There might have been something fundamental as well – the increasing belief that the US economic recovery will be hot but short. Or as Lewis Alexander of Nomura said on BTV on Thursday that the peak of economic strength is likely to be Q2.
- I want to point out on the big $1.5 trillion jobs plan that was passed, CBO’s estimate is they are going to spend $1.2 trillion of that before September; that’s extremely front-loaded …. peak in growth of the cycle for us is the 2nd quarter, the quarter we are in now …
Then you have the Fed’s Beige Book released the day before on Wednesday:
- David Rosenberg@EconguyRosie – Apr 14 – Beige Book theme: Inflation seen as temporary and more a margin squeeze problem for stocks than a true price-pressure problem for bonds.
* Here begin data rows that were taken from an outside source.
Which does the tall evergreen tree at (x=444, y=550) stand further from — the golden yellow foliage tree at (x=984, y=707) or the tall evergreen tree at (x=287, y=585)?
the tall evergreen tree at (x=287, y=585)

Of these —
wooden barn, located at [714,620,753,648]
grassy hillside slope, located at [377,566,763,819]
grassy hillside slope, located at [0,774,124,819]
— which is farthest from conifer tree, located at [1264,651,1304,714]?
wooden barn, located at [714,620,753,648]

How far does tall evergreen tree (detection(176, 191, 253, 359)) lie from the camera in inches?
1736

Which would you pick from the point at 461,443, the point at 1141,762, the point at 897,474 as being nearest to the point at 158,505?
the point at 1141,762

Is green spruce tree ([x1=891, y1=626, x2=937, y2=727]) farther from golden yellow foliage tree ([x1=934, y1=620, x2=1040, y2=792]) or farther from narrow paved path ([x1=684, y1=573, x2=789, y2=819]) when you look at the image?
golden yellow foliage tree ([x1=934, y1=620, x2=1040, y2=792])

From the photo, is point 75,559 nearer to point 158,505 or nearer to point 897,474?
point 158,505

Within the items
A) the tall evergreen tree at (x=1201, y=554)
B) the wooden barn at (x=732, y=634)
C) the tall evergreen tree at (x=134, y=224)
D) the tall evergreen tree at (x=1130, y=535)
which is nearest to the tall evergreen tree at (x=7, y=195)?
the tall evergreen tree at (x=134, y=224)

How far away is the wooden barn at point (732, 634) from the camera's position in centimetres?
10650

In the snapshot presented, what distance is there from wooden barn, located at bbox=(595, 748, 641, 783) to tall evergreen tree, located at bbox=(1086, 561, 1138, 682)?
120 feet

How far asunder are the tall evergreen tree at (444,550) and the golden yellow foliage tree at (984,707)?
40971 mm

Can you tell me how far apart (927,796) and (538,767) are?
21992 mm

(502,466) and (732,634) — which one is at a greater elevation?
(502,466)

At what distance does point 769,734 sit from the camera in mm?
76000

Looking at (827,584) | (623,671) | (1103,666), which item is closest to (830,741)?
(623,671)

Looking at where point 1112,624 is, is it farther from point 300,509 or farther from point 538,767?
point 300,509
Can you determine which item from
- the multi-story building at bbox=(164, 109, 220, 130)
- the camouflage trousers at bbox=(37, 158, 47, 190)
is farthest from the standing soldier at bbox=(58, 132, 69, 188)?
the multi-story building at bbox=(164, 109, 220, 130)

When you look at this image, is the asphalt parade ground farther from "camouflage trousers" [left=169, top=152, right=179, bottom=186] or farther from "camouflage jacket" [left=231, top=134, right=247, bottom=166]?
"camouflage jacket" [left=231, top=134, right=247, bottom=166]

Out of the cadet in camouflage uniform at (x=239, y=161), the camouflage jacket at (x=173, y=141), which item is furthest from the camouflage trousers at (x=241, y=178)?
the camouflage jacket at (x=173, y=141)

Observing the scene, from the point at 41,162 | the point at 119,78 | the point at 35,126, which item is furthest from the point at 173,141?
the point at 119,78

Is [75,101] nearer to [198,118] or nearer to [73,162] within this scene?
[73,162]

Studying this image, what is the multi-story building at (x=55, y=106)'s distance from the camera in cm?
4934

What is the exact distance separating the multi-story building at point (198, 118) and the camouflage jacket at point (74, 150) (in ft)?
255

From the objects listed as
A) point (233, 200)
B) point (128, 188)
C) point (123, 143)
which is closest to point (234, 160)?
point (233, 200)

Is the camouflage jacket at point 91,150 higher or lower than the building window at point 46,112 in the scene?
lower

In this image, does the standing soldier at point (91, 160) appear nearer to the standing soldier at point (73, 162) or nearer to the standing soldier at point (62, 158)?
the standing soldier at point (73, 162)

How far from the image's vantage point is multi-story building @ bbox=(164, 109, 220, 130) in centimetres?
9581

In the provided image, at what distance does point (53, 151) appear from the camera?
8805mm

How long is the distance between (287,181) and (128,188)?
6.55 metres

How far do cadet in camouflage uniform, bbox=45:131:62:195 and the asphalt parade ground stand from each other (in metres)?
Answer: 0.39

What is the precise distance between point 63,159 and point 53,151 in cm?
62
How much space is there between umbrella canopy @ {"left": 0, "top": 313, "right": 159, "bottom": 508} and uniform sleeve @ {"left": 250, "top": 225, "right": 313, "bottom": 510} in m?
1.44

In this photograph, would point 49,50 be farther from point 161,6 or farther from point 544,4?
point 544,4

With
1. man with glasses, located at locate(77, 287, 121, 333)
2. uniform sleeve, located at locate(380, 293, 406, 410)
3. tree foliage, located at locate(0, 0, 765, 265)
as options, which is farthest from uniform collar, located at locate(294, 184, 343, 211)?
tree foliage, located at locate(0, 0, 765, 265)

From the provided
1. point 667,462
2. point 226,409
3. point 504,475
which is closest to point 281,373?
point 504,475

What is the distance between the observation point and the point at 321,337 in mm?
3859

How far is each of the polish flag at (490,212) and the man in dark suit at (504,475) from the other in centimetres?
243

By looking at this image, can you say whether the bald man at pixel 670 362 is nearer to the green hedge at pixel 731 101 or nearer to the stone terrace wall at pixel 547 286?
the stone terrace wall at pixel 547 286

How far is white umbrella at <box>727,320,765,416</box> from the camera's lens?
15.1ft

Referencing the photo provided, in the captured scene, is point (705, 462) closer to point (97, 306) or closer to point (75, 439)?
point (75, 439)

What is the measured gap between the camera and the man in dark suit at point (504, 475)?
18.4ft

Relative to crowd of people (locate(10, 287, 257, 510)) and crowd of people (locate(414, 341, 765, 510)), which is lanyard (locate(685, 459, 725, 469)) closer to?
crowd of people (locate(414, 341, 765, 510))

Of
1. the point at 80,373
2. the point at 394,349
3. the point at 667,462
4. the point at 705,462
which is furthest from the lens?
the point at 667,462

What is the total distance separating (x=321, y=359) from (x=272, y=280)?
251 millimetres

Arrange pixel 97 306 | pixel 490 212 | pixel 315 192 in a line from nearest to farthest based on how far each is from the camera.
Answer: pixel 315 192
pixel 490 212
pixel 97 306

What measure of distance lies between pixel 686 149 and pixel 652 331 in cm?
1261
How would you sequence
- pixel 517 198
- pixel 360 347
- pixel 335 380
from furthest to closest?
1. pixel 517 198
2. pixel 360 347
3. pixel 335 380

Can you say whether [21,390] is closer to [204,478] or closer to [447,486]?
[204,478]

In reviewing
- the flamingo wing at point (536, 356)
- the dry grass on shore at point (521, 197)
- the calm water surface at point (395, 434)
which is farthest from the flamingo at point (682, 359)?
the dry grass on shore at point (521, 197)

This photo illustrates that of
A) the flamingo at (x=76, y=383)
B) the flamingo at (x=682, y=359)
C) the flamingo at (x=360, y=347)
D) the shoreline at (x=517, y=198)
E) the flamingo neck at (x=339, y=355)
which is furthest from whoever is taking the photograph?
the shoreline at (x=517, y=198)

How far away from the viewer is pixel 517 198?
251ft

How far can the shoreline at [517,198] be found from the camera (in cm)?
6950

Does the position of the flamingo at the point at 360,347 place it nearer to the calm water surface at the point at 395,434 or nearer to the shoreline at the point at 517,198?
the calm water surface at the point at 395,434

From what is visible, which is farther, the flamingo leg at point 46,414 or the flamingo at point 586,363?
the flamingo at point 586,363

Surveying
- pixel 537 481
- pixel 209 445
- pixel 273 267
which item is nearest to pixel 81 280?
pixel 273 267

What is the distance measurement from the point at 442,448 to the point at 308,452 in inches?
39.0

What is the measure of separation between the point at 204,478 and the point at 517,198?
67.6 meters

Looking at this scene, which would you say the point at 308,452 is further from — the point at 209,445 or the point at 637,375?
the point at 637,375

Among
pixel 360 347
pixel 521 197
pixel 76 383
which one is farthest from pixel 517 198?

Here we are in an alleged inflationary boom, and the term “moderate” was used 105 times versus 73 six weeks ago.
Last week, we featured positive comments by @MacroCharts & Carter Worth about Gold. Good calls by both as Gold rallied by nearly 2% and miners like Newmont rallied by 6.5% on the week. Kudos especially to @MacroCharts who have been right on QQQ and Treasuries for three straight weeks. What did they say this week?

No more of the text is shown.